On this page
Typos and Spelling Errors
What is a typo?
- A missing letter in a word, “hllo” → “hello”
- An extraneous letter, “heello” → “hello”
- Inverted letters: “hlelo” → “hello”
- Substituted letter: “heilo” → “hello”
Other spelling errors
We do not count extra or missing spaces and punctuation as typos, but we only handle them if
typoTolerance is enabled (set to
strict). For example:
- A missing space between two words, that we handle with splitting: “helloworld” → “hello world”
- An extraneous space or punctuation, that we handle with concatenation: “hel lo” → “hello”
What is Typo Tolerance?
Typo tolerance allows users to make mistakes while typing and still find the records they are looking for. This is done by matching words that are close in spelling.
Tolerating typos is extremely important in modern search experiences for two reasons. First of all, typos are inevitable on mobile devices. Secondly, because products and services are growing in both complexity and global reach, not everyone knows the right way to spell a word.
Algolia provides typo tolerance out-of-the-box, along with some important ways to customize just how tolerant a search experience should be. This is what we’ll discuss on this page.
How Typos Are Calculated
Algolia’s typo tolerance algorithm is based on distance. Distance refers to the difference in spelling between a typed word and its exact match in the index. A perfect match is distance = 0. When there is a perfect match, or the distance is low (one or two letters mistakenly typed), then a match is made, and the record is added to the results.
For example, if the engine receives a word like “strm”, this can mean “storm” or “strum” (distance=1 / one letter incorrect), or “star” or “warm” (distance=2 / two letters incorrect).

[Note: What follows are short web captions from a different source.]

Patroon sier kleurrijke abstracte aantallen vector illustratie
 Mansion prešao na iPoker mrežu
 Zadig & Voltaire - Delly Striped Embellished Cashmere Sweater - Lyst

Distance essentially establishes a threshold of tolerance. The threshold is at 2: when a word is distant by 3 or more mistakes, it will not be tolerated (i.e., not included in the results).
Distance involves a precise logic: it is the minimum number of operations (character additions, deletions, substitutions, or transpositions) required to change one word into another. This is known as the Damerau–Levenshtein distance.

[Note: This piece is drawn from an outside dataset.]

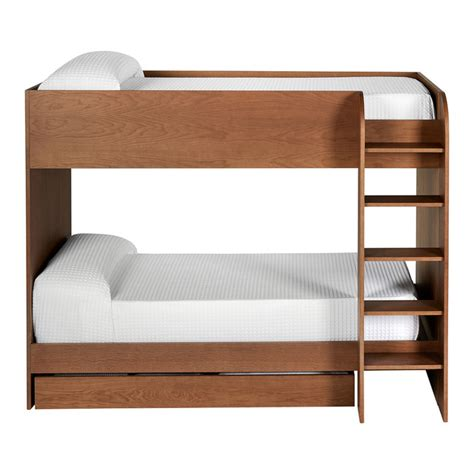 rebajas 2017 camas muebles hogar el corte ingl 233 s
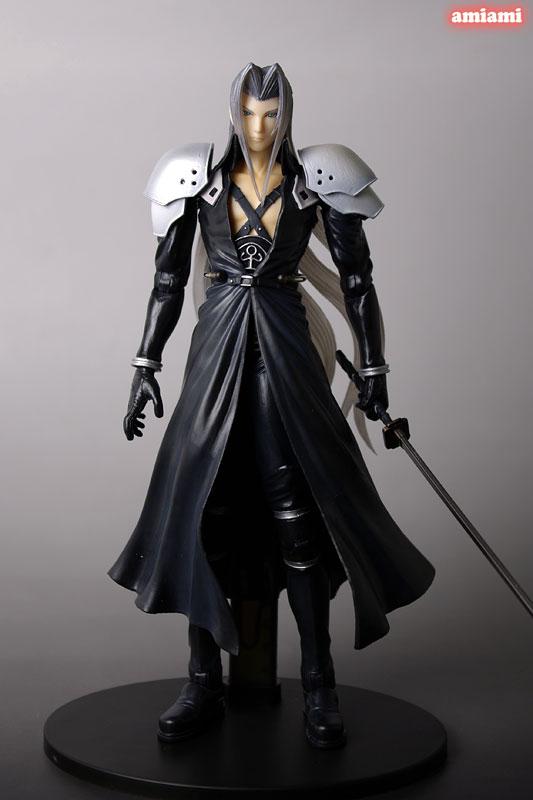 Link a Final Fantasy VII Sephiroth Itakofocus Itakon.it 160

Below are a few examples of how Algolia counts the operations needed to transform a word.
1 2 3 4 5 6 7 8 michael // 0 typos mickael // 1 typo (substitution: h → k) micael // 1 typo (deletion: h) mickhael // 1 typo (addition: k) micheal // 1 typo (transposition: a ⇄ e) mickaell // 2 typos (substitution: h → k, addition: l) Tichael // 2 typos (substitution: m → T, first letter) Tickael // 3 typos (substitution: m → T, first letter, substitution h → k)
- We are transforming the words of a query not to correct their spelling. We are doing this, instead, as part of the search itself: for example, if a word is found as-typed (that is, with no transformation), its typo count = 0. If, on the other hand, the engine finds the word only after applying one or more operations, then each operation costs 1. Ultimately, the typo count impacts ranking.
- The last two examples (“Tichael” and “Tickael”) represent an exception to the distance=2 threshold. Because typos on the first letter are relatively uncommon, such typos are counted as 2, and in this case only, the threshold is distance=3.
- Typo tolerance is not case-sensitive.
- Accented letters and other special characters are ignored.
- Typo tolerance only works with phonemic languages, which use single characters to represent sound to form a word. Spelling errors are possible for these languages. Logogram-based languages (such as Chinese, Japanese, Korean, and Vietnamese) do not use single letters to represent sound—they rely on pictures to represent words (or partial words) instead. Therefore, typo-tolerance doesn’t work for these languages.
- In addition to typos, Algolia handles splitting and concatenation-the insertion or removal of spaces or punctuation between two words. This way, “entert ainment” matches with “entertainment”, and “jamesbrown” matches with “James Brown.” We do not consider splits and concatenations as typos, but we only handle them if
typoToleranceis enabled (set to
strict), and when there are no other typing mistakes.
- When a user places words within quotes, and you have set the
advancedSyntaxsetting to true, then typo tolerance will not apply to the text within the quotes. Quotation marks require exact matching.
Impact of Typos in Ranking Formula
Typo count is the very first criterion in Algolia’s default ranking formula. Therefore, words with perfect matches are ranked higher than words with 1 typo, and 1 typo words are ranked higher than words with 2 typos.
Configuring Typo Tolerance
Every search experience and user base is different. That’s why Algolia makes it easy to configure exactly how typos are handled.
For alphabet-based and phonemic languages (English, French, Russian, ..), we offer many ways to configure the engine to improve typo tolerance. Usually, just enabling it is sufficient. However, for some queries or data sets, you’ll need to fine-tune its settings.